Return to PJ Online Home Page The Pharmaceutical Journal Vol 266 No 7130 p51
January 13, 2001

The Society

From the branches

“Editor should appoint PJ board”

The editorial advisory board that is to be set up to guide and assist the editor of The Pharmaceutical Journal should be appointed by the editor and not by the Royal Pharmaceutical Society’s Council, according to The Journal’s former editor, Mr Douglas Simpson.

In a talk to the Society’s North Hampshire branch on January 8, Mr Simpson said that to have a board appointed by the Council would lead to questions over who was running The Journal. It should be quite clear that the editor was in charge.

Mr Simpson noted that the proposal to have an advisory board had resulted from a “brainstorming” meeting of people with a knowledge of journal editing and of pharmacy (PJ, October 14, 2000, p549). But, when accepting recommendations arising from the meeting, the Council had made no decision on who should appoint the board. When the time came, the editor should issue the invitations. He or she would know the kind of support needed and should be allowed to choose.

Mr Simpson noted that the report of the brainstorming meeting had said that the letters published in The Journal should be those that were “informed and were not personal or offensive”. Fortunately, the report had made no recommendation on this point and the Council had had the good sense to steer clear of something that would be a severe restraint on freedom of expression. Readers should be free to express their views within the normal restraints of the libel laws and general good taste. In any case, who was to judge what was personal or offensive?

Freedom of speech was an important part of the democratic process. Council decisions could have had a profound effect on pharmacists’ working lives. It was essential that the Society’s members should have their say. The Society was a forum for professional debate - and the more vigorous the better.

Mr Simpson went on to say that The Journal should continue to be editorially led. It should be run as a professional publication to the highest standards of biomedical journals generally, in terms of the integrity of its contents. It should also seek to generate as large a surplus as possible within that constraint. A proportion of that surplus should be used to finance its own development.

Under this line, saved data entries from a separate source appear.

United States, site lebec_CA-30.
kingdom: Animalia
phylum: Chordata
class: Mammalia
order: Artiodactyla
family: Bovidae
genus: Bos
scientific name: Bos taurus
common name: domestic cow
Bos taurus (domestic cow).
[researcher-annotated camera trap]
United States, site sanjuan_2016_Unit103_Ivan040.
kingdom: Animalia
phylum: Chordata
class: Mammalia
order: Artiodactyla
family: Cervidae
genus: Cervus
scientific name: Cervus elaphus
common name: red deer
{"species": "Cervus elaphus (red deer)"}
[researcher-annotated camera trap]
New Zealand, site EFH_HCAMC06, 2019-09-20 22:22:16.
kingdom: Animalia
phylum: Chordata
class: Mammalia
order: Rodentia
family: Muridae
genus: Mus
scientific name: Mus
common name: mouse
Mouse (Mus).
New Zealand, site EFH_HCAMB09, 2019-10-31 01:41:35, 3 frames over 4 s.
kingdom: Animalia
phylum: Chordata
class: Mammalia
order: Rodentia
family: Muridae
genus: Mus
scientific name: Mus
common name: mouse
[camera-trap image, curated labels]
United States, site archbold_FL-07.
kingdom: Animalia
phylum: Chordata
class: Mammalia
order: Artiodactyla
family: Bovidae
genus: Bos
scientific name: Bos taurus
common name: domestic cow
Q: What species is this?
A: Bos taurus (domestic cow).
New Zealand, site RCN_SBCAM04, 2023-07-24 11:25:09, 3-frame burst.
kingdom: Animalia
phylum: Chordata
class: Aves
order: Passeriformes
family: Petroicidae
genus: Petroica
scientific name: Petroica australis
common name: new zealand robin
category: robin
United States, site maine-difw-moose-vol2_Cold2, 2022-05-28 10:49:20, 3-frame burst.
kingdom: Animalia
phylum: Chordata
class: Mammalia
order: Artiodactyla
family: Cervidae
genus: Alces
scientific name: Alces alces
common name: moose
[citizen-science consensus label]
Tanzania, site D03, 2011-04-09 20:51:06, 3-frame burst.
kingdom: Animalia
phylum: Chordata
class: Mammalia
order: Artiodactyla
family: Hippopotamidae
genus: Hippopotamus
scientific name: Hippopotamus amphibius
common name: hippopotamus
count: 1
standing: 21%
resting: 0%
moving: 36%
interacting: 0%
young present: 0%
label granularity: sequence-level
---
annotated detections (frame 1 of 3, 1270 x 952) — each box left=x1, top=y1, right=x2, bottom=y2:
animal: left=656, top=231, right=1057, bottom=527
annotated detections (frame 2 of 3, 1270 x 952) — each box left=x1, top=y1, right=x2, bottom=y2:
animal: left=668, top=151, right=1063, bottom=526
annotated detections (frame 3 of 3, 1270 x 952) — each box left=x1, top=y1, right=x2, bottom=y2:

Mr Simpson pointed out that the position of The Journal had been pivotal, not peripheral, throughout the Society’s history. It had been established by Jacob Bell, the founder of the Society. It had been recognised as one of the great means of building up the Society from its earliest foundations. Furthermore, Martindale’s Extra Pharmacopoeia had been planned in the editorial offices of The Journal and a former editor of The Journal, W. K. Fitch, had been instrumental in the purchase of its copyright in the 1930s. As well as being the finest reference source on medicines in the world, Martindale was an important source of revenue and helped to finance the Society’s activities. Among other major publications that had begun life in The Journal was Ivan Stockley’s important book on drug interactions, which had started as a PJ series in May, 1971.

On the future of pharmacy, Mr Simpson said that the Government’s decision to take forward the Pharmaceutical Services Negotiating Committee’s proposals for medicines management pilot trials was the best news he had heard in his professional career. It was a sign that the Government was prepared to pay for a type of practice in which the pharmacist had a formal role in ensuring that medicines were used to best effect. He was expecting a high level announcement on the subject soon and hoped that the trials would be a success. He would track their progress in his new role as editorial director for Pharmalife’s pharmaceutical care/medicines management resource centre, which was in the process of being launched. The centre’s objective would be to provide a first port of call for pharmacists who wanted to find out about pharmaceutical care/medicines management and to promote the development of this practice-based model.

Medicines management, as described in the PSNC’s proposals, shared key characteristics with pharmaceutical care, in that both required an assessment of the patient’s drug therapy, the development of a care plan for that therapy and follow-up evaluation of the effect of that therapy.